Abstract: The crankshaft main bearing of a four-cylinder marine power generation diesel engine has been examined based on the multi-body dynamics theory, thermos-elasto-hydrodynamic lubrication mechanism and asperity contact theory, aiming at the reduction of the vibration of the marine diesel engine and the optimization of the lubrication characteristics of the crankshaft main bearing. The lubrication model of the bearing system is established for coupling analysis of dynamics and tribology, obtaining the vibration and lubrication of the five main bearings of the diesel engine crankshaft. It is found that the 2nd, 4th and 5th main bearings of the diesel engine all have the characteristics of boundary lubrication. The influence of multiple bearing parameters on the lubrication characteristics of the main bearings are studied by using the finite element simulation analysis based on the orthogonal test. It concludes that the bearing clearance and oil supply temperature greatly affect the lubrication of the main bearing, followed by the surface roughness of the bearing pad and the oil supply pressure, while the width of the bearing pad is the smallest. The design of the crankshaft-bearing parameters of the original diesel engine is optimized to propose an improved scheme, resulting in a 48.9% increase in the extreme value of the minimum oil film thickness, a 53.2% increase of the minimum oil film thickness and a 21.5% reduction of the asperity contact peak pressure. The lubrication characteristics of the diesel engine are finally improved.

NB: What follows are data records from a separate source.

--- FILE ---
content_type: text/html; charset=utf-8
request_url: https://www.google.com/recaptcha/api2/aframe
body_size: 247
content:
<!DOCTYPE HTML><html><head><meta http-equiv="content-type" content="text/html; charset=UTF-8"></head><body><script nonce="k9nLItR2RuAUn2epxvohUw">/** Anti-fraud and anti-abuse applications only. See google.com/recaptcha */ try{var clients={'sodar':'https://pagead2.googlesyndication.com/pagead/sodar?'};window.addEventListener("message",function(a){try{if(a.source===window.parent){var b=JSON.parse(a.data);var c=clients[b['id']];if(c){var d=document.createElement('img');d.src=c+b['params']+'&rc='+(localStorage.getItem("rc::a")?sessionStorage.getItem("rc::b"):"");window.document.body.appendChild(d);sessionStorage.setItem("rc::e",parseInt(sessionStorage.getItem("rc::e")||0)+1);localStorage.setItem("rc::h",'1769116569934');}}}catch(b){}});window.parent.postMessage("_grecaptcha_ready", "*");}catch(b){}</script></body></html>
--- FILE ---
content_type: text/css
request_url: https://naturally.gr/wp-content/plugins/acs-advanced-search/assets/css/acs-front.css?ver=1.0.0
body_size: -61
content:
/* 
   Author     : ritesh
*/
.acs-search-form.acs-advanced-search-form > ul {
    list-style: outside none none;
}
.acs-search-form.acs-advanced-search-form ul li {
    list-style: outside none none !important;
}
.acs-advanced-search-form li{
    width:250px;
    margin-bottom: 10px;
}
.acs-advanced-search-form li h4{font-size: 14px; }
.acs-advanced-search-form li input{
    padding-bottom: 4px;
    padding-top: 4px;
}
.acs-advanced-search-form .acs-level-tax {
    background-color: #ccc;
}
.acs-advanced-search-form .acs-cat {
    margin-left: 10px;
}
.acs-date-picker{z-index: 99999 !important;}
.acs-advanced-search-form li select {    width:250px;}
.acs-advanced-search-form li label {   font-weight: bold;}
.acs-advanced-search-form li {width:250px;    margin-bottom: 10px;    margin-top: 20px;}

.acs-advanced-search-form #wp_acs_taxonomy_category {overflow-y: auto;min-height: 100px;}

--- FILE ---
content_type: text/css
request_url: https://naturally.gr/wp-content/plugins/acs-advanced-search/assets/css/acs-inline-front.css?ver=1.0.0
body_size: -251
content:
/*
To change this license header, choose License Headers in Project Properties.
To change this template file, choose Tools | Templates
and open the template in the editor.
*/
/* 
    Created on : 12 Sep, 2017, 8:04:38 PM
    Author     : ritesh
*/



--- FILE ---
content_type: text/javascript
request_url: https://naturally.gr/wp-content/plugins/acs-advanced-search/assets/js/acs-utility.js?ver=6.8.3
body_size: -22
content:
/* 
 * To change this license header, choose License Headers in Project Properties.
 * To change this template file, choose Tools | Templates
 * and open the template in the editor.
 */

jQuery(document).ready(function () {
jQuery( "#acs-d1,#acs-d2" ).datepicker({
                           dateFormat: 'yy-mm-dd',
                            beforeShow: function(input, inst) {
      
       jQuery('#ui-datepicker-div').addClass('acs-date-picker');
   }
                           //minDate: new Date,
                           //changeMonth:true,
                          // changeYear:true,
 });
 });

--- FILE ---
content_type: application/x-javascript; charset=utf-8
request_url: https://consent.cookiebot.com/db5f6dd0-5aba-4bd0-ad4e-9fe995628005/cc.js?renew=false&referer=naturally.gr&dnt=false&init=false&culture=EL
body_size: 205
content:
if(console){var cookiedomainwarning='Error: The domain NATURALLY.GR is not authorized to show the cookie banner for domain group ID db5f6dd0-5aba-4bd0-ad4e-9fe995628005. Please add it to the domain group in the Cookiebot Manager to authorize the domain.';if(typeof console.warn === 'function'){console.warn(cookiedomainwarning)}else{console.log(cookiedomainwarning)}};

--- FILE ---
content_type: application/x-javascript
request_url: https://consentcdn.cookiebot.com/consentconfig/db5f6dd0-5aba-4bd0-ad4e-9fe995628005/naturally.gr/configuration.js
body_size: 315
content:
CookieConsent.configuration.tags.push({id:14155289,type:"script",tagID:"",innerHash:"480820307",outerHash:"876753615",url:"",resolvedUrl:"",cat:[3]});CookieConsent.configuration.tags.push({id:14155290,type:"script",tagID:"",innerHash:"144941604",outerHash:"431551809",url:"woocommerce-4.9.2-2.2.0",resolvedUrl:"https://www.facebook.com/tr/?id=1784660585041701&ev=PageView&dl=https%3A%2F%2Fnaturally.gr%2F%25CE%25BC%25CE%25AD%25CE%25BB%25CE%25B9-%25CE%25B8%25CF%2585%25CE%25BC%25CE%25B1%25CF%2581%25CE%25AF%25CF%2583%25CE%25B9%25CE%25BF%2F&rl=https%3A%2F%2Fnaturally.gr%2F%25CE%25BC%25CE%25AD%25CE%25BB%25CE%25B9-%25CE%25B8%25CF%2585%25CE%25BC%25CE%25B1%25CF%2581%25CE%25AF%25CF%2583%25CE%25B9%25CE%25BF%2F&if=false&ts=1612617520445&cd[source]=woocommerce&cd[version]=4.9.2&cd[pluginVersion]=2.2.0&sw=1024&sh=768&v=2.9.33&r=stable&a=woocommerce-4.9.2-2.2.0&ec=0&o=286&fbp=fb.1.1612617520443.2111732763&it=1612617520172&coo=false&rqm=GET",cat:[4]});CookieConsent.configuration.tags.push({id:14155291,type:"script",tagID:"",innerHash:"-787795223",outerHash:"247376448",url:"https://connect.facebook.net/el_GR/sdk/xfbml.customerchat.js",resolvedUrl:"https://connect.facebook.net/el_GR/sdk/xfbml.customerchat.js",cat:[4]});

Key words: main bearing, orthogonal test, thermoelastic fluid dynamic pressure lubrication theory, analysis of variation

摘要： 为减少船舶柴油机振动,优化主轴承润滑性能,该文基于多体动力学理论、热弹性流体动压润滑理论和微凸体接触理论,以某四缸船用发电柴油机曲轴和主轴承为研究对象,建立轴承系统润滑模型,综合进行动力学和摩擦学的耦合分析,得出柴油机曲轴5道主轴承的振动和润滑结果,研究发现柴油机第2、4、5道主轴承都存在边界润滑的特征。基于正交试验,采用有限元模型仿真分析,研究多种轴承参数对主轴承润滑性能的影响规律,得出轴承间隙和供油温度对主轴承润滑影响最大,轴瓦表面粗糙度和供油压力次之,轴瓦宽度最小的结论。对原有柴油机曲轴和轴承参数进行优化设计,提出改进方案,使得最小油膜厚度（极值）提高48.9%,最小油膜厚度（平均值）提高53.2%,微凸体接触峰值压力减少21.5%,柴油机润滑性能得到提升。

关键词: 主轴承, 正交试验, 热弹性流体动压润滑理论, 方差分析